Data section ::
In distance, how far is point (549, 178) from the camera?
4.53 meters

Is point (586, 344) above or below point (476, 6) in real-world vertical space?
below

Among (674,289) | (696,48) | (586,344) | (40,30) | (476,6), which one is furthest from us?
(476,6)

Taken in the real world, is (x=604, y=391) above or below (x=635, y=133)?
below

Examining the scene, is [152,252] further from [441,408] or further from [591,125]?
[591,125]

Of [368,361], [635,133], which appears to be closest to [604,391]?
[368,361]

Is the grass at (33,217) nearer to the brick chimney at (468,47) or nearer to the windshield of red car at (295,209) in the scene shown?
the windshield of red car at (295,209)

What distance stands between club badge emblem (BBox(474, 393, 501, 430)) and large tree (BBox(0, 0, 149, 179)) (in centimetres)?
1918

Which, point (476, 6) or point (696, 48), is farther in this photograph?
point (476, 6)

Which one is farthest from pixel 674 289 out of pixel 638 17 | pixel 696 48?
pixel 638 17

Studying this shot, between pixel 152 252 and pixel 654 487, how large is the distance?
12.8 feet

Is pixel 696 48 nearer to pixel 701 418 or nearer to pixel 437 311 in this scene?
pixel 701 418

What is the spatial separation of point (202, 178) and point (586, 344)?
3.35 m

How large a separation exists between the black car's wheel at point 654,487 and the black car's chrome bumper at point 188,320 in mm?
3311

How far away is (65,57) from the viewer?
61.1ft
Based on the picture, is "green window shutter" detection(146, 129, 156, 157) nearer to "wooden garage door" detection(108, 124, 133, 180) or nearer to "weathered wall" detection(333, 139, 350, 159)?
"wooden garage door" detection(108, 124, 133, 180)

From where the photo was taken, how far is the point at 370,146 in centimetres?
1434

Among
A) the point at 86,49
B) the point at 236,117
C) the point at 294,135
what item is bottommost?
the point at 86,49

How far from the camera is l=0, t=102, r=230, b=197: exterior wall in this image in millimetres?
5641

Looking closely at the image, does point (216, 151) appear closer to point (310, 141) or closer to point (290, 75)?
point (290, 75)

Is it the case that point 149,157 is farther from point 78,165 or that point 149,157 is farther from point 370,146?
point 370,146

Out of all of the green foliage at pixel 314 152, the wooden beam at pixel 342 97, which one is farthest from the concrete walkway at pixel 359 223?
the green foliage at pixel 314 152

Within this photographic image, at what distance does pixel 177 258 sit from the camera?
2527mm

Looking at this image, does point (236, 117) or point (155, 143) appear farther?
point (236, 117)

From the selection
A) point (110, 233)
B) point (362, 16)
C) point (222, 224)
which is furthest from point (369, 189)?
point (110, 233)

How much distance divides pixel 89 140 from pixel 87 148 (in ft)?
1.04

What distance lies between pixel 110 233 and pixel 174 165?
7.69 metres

Task details ::
Quote the lines of the listing above that run from the line with "How far from" through its last line, both included, and nothing else.

The completed task ::
How far from the camera is l=0, t=102, r=230, b=197: exterior wall in this image in millimetres?
5641

Looking closely at the image, does point (216, 151) appear closer to point (310, 141) or closer to point (290, 75)?
point (290, 75)

Is it the case that point 149,157 is farther from point 78,165 or that point 149,157 is farther from point 370,146?
point 370,146

Out of all of the green foliage at pixel 314 152, the wooden beam at pixel 342 97, which one is farthest from the concrete walkway at pixel 359 223?
the green foliage at pixel 314 152

Within this photographic image, at what distance does pixel 177 258 sit from the camera?
2527mm

Looking at this image, does point (236, 117) or point (155, 143) appear farther?
point (236, 117)

From the selection
A) point (110, 233)
B) point (362, 16)
C) point (222, 224)
which is furthest from point (369, 189)?
point (110, 233)

How much distance divides pixel 89 140 from pixel 87 148 (in ft)?
1.04

What distance lies between pixel 110 233 and pixel 174 165?
7.69 metres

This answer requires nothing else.